1. We are issuing advice for two separate groups; the over 65s and those with ‘less severe’ medical conditions who need to adhere to a form of 'strict social distancing'; and those with medical conditions that put them at ‘severe risk’ who are now advised to ‘home isolate’.

2. From midnight Islanders aged 65 and over, and people with ‘less severe’ underlying medical conditions, should only leave their homes for a total of two hours per day and in the following limited circumstances:
  • to shop for necessities, such as food and medicine, which must be as infrequently as possible
  • for daily exercise. This can include walking, cycling, running, sea swimming or other open sea activities, provided you maintain social distancing from everyone else
  •  for medical reasons, if you are advised to do so by a healthcare worker or required to do so having called 999.
3. ‘Less severe’ medical conditions are:
  • Less severe respiratory conditions
  • chronic heart disease, such as heart failure 
  • chronic kidney disease, such as kidney failure
  • chronic liver disease, such as hepatitis
  • chronic neurological conditions, such as Parkinson’s disease, motor neuron disease, stroke, multiple sclerosis (MS), a learning disability or cerebral palsy
  • diabetes type 1 or type 2 requiring insulin or oral hypoglycaemic drugs or diet-controlled
  • problems with your spleen, for example, sickle cell disease or if you have had your spleen removed
  • those who are pregnant

4. Those with medical conditions that put them at ‘severe risk’ from COVID-19 are now advised to ‘home isolate’. This includes Islanders with certain cancers, severe respiratory conditions such as severe asthma, those on medications that significantly affect their immune system, and pregnant women with underlying heart disease. These groups are advised to: 
  • Strictly avoid contact with someone who is displaying symptoms of coronavirus (COVID-19). These symptoms include high temperature and/or new and continuous cough.
  • Do not leave your house.
  • Do not attend any gatherings. This includes gatherings of friends and families in private spaces for example family homes, weddings and religious services.
  • Do not go out for shopping, work, leisure or travel
  • When arranging food or medication deliveries, these should be left at the door to minimise contact.
  • People in home isolation should keep in touch using remote technology such as phone, internet, and social media.

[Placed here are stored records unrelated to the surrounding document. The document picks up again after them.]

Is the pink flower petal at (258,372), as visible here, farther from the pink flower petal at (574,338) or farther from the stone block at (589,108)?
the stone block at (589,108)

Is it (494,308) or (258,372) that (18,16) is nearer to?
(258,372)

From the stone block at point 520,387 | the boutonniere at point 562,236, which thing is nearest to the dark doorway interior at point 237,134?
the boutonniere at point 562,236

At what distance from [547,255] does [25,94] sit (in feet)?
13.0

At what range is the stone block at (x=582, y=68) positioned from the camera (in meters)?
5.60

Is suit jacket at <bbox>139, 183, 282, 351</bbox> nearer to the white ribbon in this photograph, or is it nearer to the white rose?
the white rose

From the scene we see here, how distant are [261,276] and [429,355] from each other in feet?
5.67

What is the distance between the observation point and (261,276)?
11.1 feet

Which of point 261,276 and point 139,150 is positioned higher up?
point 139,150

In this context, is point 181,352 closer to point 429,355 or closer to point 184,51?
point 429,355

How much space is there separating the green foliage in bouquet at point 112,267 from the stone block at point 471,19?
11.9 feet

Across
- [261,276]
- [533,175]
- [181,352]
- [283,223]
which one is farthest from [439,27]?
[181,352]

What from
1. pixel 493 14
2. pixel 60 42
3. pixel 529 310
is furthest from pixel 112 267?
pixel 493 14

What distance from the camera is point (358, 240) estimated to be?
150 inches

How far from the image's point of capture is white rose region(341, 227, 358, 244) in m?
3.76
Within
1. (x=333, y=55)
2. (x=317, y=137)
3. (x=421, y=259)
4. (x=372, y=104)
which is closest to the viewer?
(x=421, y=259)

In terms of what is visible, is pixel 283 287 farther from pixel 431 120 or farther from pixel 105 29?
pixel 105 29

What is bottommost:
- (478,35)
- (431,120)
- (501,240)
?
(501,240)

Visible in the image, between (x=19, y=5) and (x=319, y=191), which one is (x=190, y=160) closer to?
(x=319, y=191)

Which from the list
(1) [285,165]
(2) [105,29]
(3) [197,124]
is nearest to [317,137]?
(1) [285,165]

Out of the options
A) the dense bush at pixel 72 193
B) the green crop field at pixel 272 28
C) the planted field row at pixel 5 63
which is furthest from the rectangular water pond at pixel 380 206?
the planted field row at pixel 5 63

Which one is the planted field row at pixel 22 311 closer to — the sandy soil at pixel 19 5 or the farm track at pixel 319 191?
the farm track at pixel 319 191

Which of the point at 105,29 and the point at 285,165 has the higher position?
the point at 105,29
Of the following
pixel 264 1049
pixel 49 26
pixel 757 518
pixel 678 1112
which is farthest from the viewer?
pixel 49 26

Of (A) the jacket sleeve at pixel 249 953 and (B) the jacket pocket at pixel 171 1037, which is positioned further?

5.  ‘Severe risk’ medical conditions are:
  • Solid organ transplant recipients
  • People with specific cancers:
  • people with cancer who are undergoing active chemotherapy or radical radiotherapy for lung cancer
  • people with cancers of the blood or bone marrow such as leukaemia, lymphoma or myeloma who are at any stage of treatment
  • people having immunotherapy or other continuing antibody treatments for cancer
  • people having other targeted cancer treatments which can affect the immune system, such as protein kinase inhibitors or PARP inhibitors
  • people who have had bone marrow or stem cell transplants in the last 6 months, or who are still taking immunosuppression drugs
  • People with severe respiratory conditions including all cystic fibrosis, severe asthma and severe COPD.
  • People with rare diseases and inborn errors of metabolism that significantly increase the risk of infections (such as SCID, homozygous sickle cell).
  • People on immunosuppression therapies sufficient to significantly increase risk of infection.
  • Women who are pregnant with significant heart disease, congenital or acquired.